Qwen3 LLM Based Embeddings Explained

1) Introduction

Mandeep Singh

~8 min read · November 28, 2025 (Updated: November 28, 2025) · Free: Yes

1) Introduction

Text embeddings — vector representations of semantic meaning — are the backbone of modern search and RAG (Retrieval-Augmented Generation) systems. For years, the industry standard for these models was the BERT architecture. However, the release of the LLM-Based-Embedding series marks a significant shift, demonstrating that massive, decoder-only Large Language Models (LLMs) can be adapted to outperform dedicated encoders. In this blog, we will talk about Qwen3[1] embedding model.

(Note: I used Gemini Pro Banana for illustrations and it's does a way better job then textual explanation!!)

The Paradigm Shift: BERT (Encoder) vs. Qwen (Decoder)

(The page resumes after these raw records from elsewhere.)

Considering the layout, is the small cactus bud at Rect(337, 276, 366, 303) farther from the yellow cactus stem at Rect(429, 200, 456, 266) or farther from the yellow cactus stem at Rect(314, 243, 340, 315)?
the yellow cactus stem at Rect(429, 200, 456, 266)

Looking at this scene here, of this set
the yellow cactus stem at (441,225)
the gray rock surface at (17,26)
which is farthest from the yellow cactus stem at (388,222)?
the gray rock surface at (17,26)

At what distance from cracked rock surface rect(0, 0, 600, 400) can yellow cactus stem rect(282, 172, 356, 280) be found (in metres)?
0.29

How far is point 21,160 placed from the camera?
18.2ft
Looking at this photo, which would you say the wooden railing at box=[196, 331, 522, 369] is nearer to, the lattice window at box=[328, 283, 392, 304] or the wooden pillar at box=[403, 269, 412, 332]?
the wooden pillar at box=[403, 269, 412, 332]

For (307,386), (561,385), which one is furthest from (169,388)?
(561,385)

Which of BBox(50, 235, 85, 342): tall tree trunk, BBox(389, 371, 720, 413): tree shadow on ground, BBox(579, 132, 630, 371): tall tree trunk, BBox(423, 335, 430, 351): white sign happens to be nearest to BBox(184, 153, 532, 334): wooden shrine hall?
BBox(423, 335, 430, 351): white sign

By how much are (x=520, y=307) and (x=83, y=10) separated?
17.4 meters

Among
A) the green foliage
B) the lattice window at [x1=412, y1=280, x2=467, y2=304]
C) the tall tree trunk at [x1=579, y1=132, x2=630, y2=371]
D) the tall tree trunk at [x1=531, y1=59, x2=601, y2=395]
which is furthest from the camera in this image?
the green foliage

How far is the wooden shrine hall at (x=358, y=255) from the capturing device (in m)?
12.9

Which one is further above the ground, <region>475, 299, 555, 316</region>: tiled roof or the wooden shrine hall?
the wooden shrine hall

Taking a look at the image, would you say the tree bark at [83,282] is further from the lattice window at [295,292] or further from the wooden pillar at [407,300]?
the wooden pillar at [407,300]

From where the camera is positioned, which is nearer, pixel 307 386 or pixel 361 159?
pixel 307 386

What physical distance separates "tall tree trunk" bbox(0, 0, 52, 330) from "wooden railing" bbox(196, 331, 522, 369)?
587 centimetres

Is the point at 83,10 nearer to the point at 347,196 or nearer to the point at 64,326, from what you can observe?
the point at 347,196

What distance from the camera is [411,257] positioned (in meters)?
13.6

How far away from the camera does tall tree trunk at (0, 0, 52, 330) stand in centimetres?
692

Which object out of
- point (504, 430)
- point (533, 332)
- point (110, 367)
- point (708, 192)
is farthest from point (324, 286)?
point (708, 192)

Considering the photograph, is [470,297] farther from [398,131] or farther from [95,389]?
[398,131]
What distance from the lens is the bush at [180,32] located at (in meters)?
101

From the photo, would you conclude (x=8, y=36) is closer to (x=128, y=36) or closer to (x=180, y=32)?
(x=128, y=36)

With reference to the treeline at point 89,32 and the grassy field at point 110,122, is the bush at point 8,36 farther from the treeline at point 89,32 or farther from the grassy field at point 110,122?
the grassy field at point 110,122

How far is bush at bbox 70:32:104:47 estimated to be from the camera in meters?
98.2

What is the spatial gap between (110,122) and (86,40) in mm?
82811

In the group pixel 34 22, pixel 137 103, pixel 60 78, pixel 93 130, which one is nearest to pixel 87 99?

To understand why Qwen3 is special, we must first look at how it differs from traditional embedding models.

Bert Vs Qwen

1. Attention Mechanism (Bi-directional vs. Causal)

BERT (Encoder-Only): Uses bi-directional attention. When processing the word "Apple" in a sentence, it can simultaneously "see" the words that come before and after it. This is naturally suited for understanding context but is computationally expensive to scale to long documents.
Qwen (Decoder-Only): Uses causal attention (standard GPT style). Tokens can only attend to previous tokens. While historically considered a limitation for embeddings (as early tokens lack full sentence context), Qwen leverages the last token (EOS). Because of the causal mask, the final token has effectively aggregated the information of the entire sequence.

2. Context Window & Scaling

Decoder models like Qwen are highly efficient for large contexts because their training objective, Next Token Prediction, allows them to learn from every single token in the sequence. In contrast, BERT's Masked Language Modeling (MLM) requires processing the full context but only generates a learning signal for the small percentage of masked words. This inherent inefficiency makes training bidirectional models on massive sequences computationally prohibitive compared to decoders.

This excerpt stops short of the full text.